Shout-Out To Some Special Doctors And Nurses

This Shout-Out goes out to the good doctors and nurses at Allegheny General Hospital who took care of Robert Bowers, who last Saturday killed 11 and injured nine people at the Tree Of Life synagogue in the Squirrel Hill section of Pittsburgh.  I speak specifically of the Jewish doctors and nurses who cared for Bowers in such a professional manner despite what had to be some very difficult circumstances and personal feelings.

Said AGH President Jeffrey Cohen, who visited Bowers in his hospital room, “Isn’t it ironic that somebody who is yelling in the ambulance and in the hospital, ‘I want to kill all the Jews,’ is taken care of by a Jewish nurse and there’s a Jewish hospital president that comes in to check on him afterwards?”

"We’re here to take care of sick people, we’re not here to judge you,” Cohen said in an interview with WTAE, Pittsburgh's ABC affiliate.  “We’re here to take care of people that need our help.”

A special Shout-Out within a Shout-Out to Ari Mahler, RN, who wrote a Facebook post about being Bowers' nurse, which has been shared, as of this writing, more than 128,000 times.  In it, Mahler said in part, "The fact that I did my job, a job which requires compassion and empathy over everything, is newsworthy to people because I’m Jewish. Even more so because my dad’s a Rabbi. To be honest, I didn't see evil when I looked into Robert Bower's eyes. I saw something else. I can’t go into details of our interactions because of HIPAA. I can tell you that as his nurse, or anyone's nurse, my care is given through kindness, my actions are measured with empathy, and regardless of the person you may be when you're not in my care, each breath you take is more beautiful than the last when you're lying on my stretcher. This was the same Robert Bowers that just committed mass homicide. The Robert Bowers who instilled panic in my heart worrying my parents were two of his 11 victims less than an hour before his arrival. I’m sure he had no idea I was Jewish. Why thank a Jewish nurse, when 15 minutes beforehand, you’d shoot me in the head with no remorse? I didn’t say a word to him about my religion. I chose not to say anything to him the entire time. I wanted him to feel compassion. I chose to show him empathy. I felt that the best way to honor his victims was for a Jew to prove him wrong. Besides, if he finds out I’m Jewish, does it really matter? The better question is, what does it mean to you? Love. That’s why I did it. Love as an action is more powerful than words, and love in the face of evil gives others hope. It demonstrates humanity. It reaffirms why we’re all here. The meaning of life is to give meaning to life, and love is the ultimate force that connects all living beings. I could care less what Robert Bowers thinks, but you, the person reading this, love is the only message I wish instill in you. If my actions mean anything, love means everything..."

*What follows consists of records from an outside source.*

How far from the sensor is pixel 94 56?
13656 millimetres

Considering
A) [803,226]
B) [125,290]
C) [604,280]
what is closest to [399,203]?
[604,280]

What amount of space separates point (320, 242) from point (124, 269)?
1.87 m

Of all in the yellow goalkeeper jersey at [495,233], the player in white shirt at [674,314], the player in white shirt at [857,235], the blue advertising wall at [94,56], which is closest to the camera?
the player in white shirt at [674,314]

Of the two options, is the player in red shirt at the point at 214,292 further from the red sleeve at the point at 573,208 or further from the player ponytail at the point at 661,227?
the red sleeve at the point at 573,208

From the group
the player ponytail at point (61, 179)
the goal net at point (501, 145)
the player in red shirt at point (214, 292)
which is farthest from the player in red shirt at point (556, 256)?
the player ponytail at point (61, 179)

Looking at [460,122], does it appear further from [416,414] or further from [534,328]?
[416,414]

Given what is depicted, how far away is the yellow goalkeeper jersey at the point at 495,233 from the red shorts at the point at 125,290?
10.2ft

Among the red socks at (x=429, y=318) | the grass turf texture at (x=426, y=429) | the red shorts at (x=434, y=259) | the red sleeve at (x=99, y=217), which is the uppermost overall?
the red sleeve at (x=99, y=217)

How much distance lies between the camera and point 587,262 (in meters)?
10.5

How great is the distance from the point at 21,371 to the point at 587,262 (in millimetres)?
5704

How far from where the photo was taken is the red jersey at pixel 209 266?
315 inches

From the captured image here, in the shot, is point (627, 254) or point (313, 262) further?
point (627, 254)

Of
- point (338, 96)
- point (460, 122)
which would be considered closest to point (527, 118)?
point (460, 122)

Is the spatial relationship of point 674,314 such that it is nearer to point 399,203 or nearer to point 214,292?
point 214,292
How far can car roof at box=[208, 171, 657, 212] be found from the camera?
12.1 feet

Very few people that I am acquainted with seem to understand that love is an action verb.

To me, that young man deserves a place alongside Gandhi and Martin Luther King, Jr.  A true inspiration.

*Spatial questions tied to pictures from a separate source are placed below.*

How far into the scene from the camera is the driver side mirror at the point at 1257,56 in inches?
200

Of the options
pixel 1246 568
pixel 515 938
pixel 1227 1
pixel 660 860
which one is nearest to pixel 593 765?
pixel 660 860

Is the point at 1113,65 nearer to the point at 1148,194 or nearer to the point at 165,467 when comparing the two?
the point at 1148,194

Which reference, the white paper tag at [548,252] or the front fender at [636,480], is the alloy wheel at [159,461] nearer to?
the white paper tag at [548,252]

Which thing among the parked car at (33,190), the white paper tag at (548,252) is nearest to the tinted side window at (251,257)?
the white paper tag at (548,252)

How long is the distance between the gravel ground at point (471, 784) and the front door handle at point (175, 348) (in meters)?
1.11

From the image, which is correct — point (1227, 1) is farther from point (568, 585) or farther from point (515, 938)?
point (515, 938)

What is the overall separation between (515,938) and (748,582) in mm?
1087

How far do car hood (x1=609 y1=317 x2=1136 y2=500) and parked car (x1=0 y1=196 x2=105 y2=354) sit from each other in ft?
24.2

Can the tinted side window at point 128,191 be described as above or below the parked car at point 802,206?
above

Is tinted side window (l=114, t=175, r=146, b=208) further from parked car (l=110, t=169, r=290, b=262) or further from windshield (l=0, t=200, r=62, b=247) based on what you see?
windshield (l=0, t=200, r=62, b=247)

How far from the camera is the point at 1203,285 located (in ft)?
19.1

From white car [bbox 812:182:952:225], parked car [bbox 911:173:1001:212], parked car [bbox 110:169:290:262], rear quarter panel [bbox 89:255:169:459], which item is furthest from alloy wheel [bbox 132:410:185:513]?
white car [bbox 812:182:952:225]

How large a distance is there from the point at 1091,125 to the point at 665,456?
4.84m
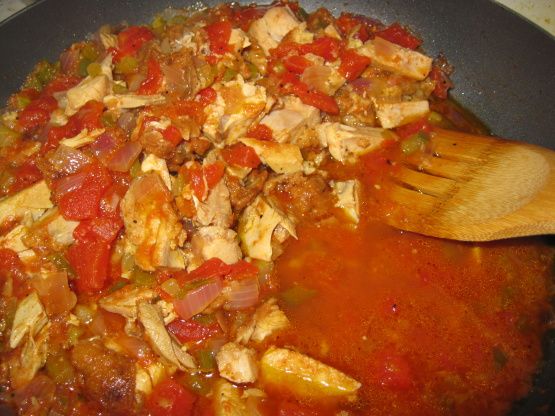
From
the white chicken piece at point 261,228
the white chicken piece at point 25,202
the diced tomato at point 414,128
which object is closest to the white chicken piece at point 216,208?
the white chicken piece at point 261,228

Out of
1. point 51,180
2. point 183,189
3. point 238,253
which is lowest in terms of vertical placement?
point 238,253

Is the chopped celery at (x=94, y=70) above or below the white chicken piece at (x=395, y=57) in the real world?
A: above

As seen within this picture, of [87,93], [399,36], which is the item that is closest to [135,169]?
[87,93]

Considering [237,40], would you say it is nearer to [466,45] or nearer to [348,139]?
[348,139]

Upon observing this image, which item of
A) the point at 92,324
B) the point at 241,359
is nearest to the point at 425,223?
the point at 241,359

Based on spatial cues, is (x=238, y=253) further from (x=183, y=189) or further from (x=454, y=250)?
(x=454, y=250)

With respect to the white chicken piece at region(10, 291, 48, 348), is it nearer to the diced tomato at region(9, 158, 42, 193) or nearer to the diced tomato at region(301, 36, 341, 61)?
the diced tomato at region(9, 158, 42, 193)

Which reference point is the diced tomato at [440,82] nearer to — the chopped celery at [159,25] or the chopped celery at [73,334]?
the chopped celery at [159,25]
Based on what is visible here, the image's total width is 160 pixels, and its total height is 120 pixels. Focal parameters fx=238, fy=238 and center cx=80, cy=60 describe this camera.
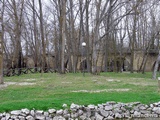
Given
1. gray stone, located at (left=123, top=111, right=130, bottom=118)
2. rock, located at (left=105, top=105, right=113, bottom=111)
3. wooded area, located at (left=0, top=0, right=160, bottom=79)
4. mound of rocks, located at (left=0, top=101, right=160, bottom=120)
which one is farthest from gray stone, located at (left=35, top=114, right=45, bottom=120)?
wooded area, located at (left=0, top=0, right=160, bottom=79)

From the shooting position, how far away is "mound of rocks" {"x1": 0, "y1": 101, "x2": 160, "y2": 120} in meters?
6.84

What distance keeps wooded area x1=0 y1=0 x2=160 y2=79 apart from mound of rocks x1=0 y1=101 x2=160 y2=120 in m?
12.5

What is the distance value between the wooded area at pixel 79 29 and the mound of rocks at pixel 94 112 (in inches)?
493

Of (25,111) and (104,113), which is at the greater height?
(25,111)

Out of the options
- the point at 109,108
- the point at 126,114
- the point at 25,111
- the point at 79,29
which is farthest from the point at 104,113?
the point at 79,29

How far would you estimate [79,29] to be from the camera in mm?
28812

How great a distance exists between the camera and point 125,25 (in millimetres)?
28328

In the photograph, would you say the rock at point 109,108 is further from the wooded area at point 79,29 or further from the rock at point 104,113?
the wooded area at point 79,29

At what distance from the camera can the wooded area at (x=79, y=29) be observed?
21.0m

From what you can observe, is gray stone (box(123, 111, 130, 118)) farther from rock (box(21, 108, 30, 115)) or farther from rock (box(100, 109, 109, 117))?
rock (box(21, 108, 30, 115))

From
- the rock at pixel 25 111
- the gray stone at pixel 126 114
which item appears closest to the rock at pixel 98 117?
the gray stone at pixel 126 114

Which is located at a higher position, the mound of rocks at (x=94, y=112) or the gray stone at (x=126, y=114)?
the mound of rocks at (x=94, y=112)

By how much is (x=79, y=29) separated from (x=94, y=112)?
21981 mm

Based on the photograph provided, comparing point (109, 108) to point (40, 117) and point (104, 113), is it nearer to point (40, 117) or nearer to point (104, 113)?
point (104, 113)
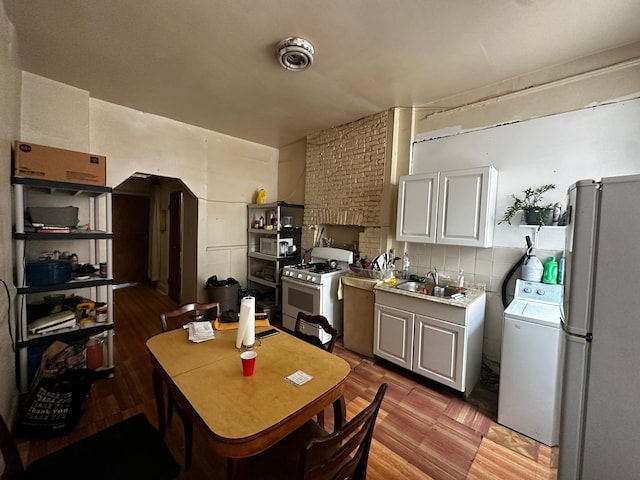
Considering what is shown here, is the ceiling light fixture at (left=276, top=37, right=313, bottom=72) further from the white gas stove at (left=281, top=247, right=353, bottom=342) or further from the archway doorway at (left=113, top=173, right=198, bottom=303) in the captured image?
the archway doorway at (left=113, top=173, right=198, bottom=303)

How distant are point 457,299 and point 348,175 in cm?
204

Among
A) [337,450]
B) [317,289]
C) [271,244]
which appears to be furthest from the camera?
[271,244]

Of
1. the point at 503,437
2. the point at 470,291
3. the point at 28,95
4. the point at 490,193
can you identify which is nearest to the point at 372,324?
the point at 470,291

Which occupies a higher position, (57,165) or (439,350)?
(57,165)

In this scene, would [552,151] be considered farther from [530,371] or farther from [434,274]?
[530,371]

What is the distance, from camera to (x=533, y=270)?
85.0 inches

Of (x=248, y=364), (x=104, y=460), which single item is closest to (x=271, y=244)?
(x=248, y=364)

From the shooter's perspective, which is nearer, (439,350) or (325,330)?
(325,330)

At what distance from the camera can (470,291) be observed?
8.09 ft

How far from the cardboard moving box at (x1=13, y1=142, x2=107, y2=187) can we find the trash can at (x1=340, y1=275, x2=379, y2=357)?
2.58 m

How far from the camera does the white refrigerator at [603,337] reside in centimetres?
77

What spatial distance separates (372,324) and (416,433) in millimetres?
1060

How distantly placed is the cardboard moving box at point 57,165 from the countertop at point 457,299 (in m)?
2.80

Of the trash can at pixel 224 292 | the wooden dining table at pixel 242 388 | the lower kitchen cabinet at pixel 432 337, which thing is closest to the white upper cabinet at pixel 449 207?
the lower kitchen cabinet at pixel 432 337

Ari, please know this, and I speak to you as the daughter of a nurse, and one who comes from a "medical" family, with two doctors, two nurses, and an EMT-turned-Medical-Assistant: the fact that you did your job with the heart-attitude that you did is newsworthy, not because you are Jewish, but because that heart-attitude is beyond rare.  And beyond admirable.  May you be blessed.